NM-236

When train-of-four and reversal fail. Recurarization and suggamadex rescue in a pediatric patient undergoing allogenic renal transplantation

1Brackett S, 2Diallo M
1The George Washington University Hospital, Washington, DC, United states; 2Children's National Health System, Washington, DC, United states

INTRODUCTION

Rocuronium has an increased duration of action in patients with severe renal disease, particularly at repeat or higher doses. Patients with renal impairment are at an increased risk of residual postoperative paralysis or recurarization. The incidence of recurarization is 4-50%, which can be mitigated by the use of acetylcholinesterase inhibitors. However, despite reversal of neuromuscular blockade, recurarization can persist. A novel γ-cyclodextrin, suggamadex, has been shown to be effective in reversing residual blockade. We present a case of rocuronium recurarization despite appropriate reversal with neostigmine, and suggamadex rescue of residual paralysis in a pediatric patient undergoing renal transplantation.

CASE PRESENTATION

An 18 year old 74 kg female with obesity, hypertension, and end-stage renal disease was scheduled for allogenic renal transplantation. General anesthesia was induced with propofol, fentanyl, rocuronium, and maintained with desflurane. Two large bore IVs and an arterial line were placed post-induction. Her HD catheter was used for central access. A total of 140 mg of rocuronium was administered throughout the case.

Qualitative TOF was assessed 120 minutes following the last rocuronium dose, which revealed 2/4 twitches. Reversal was administered with 5 mg neostigmine and 0.6 mg of glycopyrrolate. At this time, the patient was on pressure support, triggering breaths with adequate tidal volumes. Ten minutes after the administration of neostigmine, TOF was rechecked and revealed 4/4 twitches. The patient was transitioned to spontaneous ventilation and desflurane was discontinued. She continued to take adequate tidal volumes while breathing spontaneously and was following commands. She was extubated 35 minutes after reversal agents were given.
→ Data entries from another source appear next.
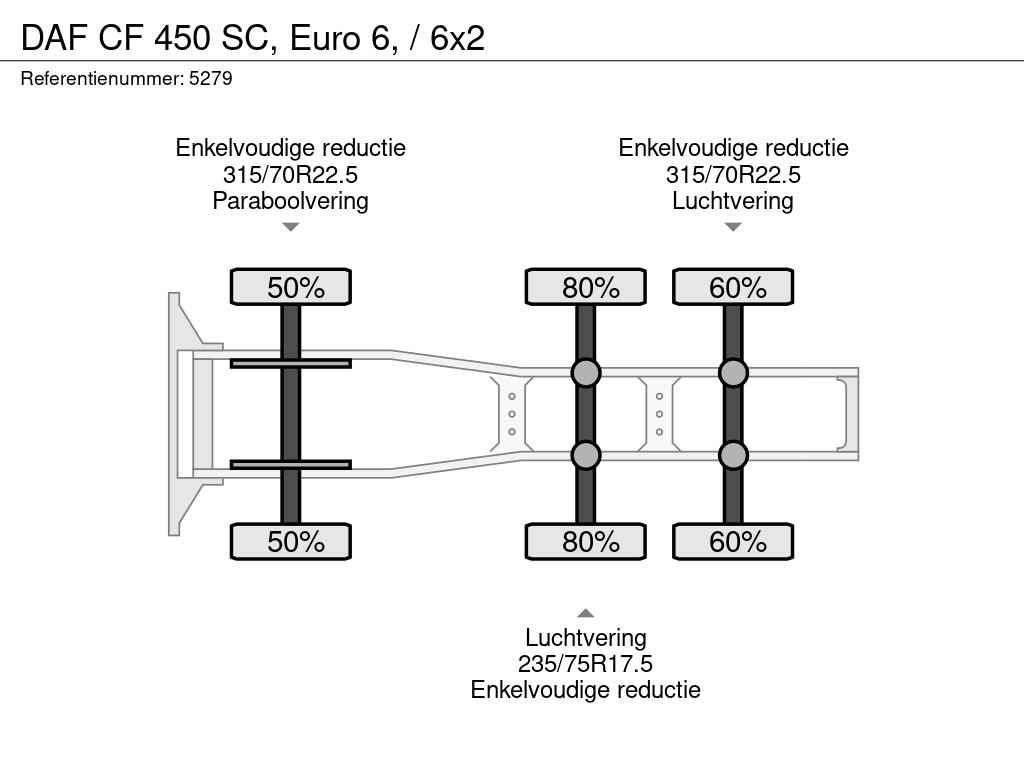 DAF CF 450 SC, Euro 6, / 6x2

Referentienummer: 5279

Enkelvoudige reductie
315/70R22.5
Paraboolvering

Enkelvoudige reductie
315/70R22.5
Luchtvering

50%

80%

60%

50%

80%

60%

Luchtvering
235/75R17.5
Enkelvoudige reductie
However, before transitioning off of the OR table, the patient had poor respiratory effort and desaturated. She was assisted with manual bag mask ventilation. She appeared weak with poor muscle strength. TOF revealed 4/4 twitches. Suggamadex 500 mg was administered one hour after the initial neostigmine dose. Within thirty seconds, her respiratory effort and muscle strength improved. She no longer required manual assistance of her respirations and she was transferred to the PICU in stable condition.

DISCUSSION

Prolonged neuromuscular blockade in patients with renal failure has been reported with recurarization up to 3 hours post-operatively. Despite TOF 4/4 after reversal, unexpected rocuronium reparalysis can occur. By using a strategic approach to neuromuscular blockade in patients with renal failure, recurarization rates can be attenuated. In patients with renal failure, non-steroidal neuromuscular blocking drugs should be carefully titrated based on TOF assessment, and lower doses should be considered. In addition, benzylisoquinolines may be a better choice.

Acetylcholinesterase inhibitors have a ceiling effect, and thus their efficacy is limited when the block is too intense. Therefore, it is recommended that 4/4 twitches should be recovered before administering neostigmine. In such cases where there is an increased potential for recurarization, suggamadex is a novel agent that is effective in reversing prolonged rocuronium blockade.